STATED GOAL.
Write out, character for character, the line containing "What is furthest" and all lines after it up to the end of the listing.

INPUT FOR THIS TASK.
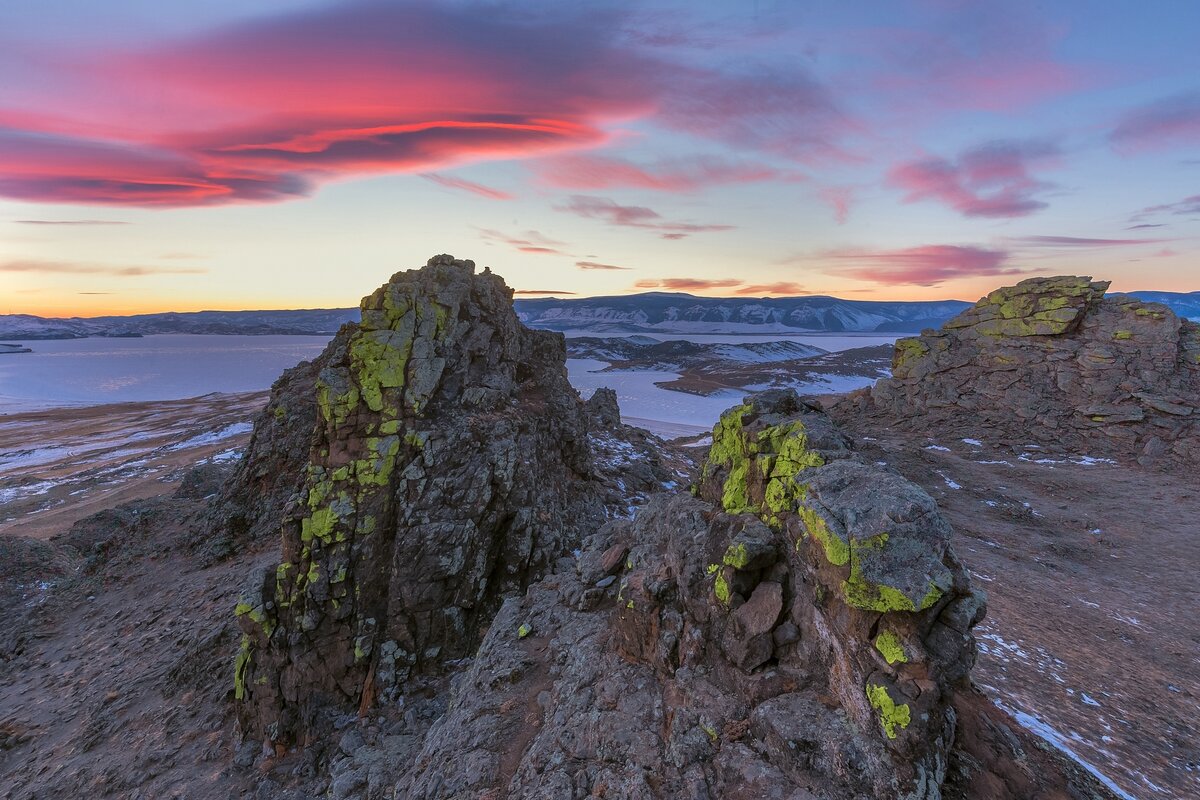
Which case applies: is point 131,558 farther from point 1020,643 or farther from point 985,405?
point 985,405

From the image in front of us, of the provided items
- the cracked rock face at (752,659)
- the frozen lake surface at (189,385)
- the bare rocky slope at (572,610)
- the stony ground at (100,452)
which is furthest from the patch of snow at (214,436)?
the cracked rock face at (752,659)

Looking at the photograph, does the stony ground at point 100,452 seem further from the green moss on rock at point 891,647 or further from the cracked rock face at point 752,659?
the green moss on rock at point 891,647

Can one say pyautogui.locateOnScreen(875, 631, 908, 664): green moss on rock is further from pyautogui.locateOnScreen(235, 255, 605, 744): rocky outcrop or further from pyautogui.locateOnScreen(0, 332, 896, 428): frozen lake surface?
pyautogui.locateOnScreen(0, 332, 896, 428): frozen lake surface

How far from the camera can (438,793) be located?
8.69 metres

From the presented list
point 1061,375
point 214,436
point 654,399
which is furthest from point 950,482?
point 214,436

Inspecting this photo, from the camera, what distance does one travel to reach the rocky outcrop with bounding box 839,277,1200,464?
102 feet

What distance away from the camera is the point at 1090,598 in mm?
16141

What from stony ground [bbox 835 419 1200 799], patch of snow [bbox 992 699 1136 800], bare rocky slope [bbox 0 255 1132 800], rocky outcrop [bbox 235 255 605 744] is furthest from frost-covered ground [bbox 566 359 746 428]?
patch of snow [bbox 992 699 1136 800]

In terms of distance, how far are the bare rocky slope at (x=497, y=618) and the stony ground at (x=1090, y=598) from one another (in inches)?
179

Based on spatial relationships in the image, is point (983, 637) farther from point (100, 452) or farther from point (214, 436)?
point (100, 452)

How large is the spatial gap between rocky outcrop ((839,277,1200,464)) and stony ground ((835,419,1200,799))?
285 cm

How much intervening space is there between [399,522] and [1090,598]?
72.8 ft

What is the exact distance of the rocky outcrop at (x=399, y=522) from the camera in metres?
14.1

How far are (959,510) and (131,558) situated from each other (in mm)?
40560
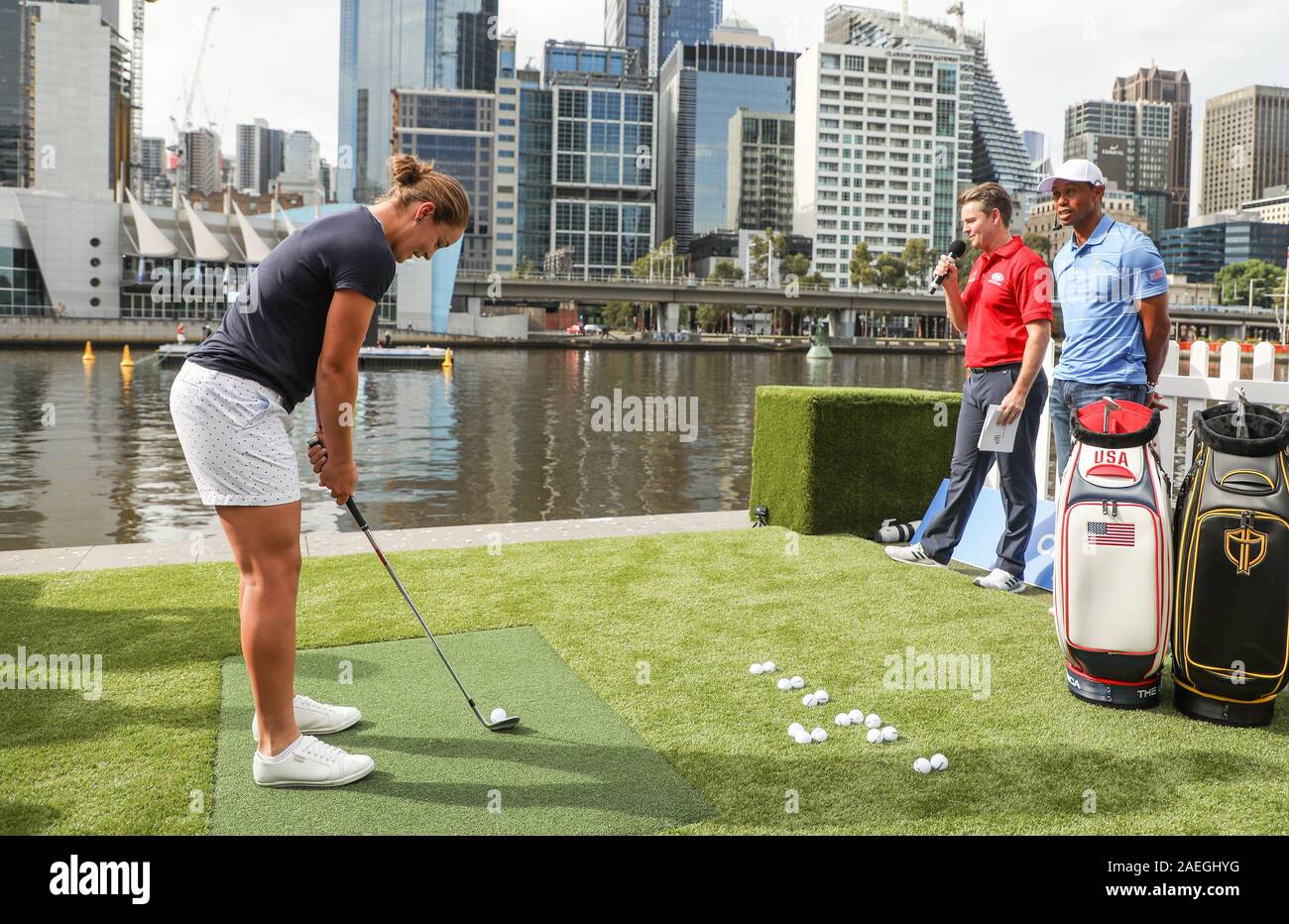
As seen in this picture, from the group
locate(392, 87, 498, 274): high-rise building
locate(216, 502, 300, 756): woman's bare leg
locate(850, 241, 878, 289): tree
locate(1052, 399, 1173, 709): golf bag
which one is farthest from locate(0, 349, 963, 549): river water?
locate(392, 87, 498, 274): high-rise building

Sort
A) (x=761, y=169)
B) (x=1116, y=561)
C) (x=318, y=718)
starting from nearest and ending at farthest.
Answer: (x=318, y=718), (x=1116, y=561), (x=761, y=169)

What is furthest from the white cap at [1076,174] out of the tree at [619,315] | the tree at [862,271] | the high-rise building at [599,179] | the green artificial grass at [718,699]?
the high-rise building at [599,179]

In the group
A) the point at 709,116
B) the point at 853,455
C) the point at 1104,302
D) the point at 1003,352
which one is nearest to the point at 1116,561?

CORRECT ANSWER.
What is furthest from the white cap at [1076,174] out of the tree at [619,315] | the tree at [862,271] | the high-rise building at [599,179] | the green artificial grass at [718,699]?
the high-rise building at [599,179]

In the group
A) the point at 709,116
B) the point at 853,455
C) the point at 1104,302
D) the point at 1003,352
which one is nearest to the point at 1116,561?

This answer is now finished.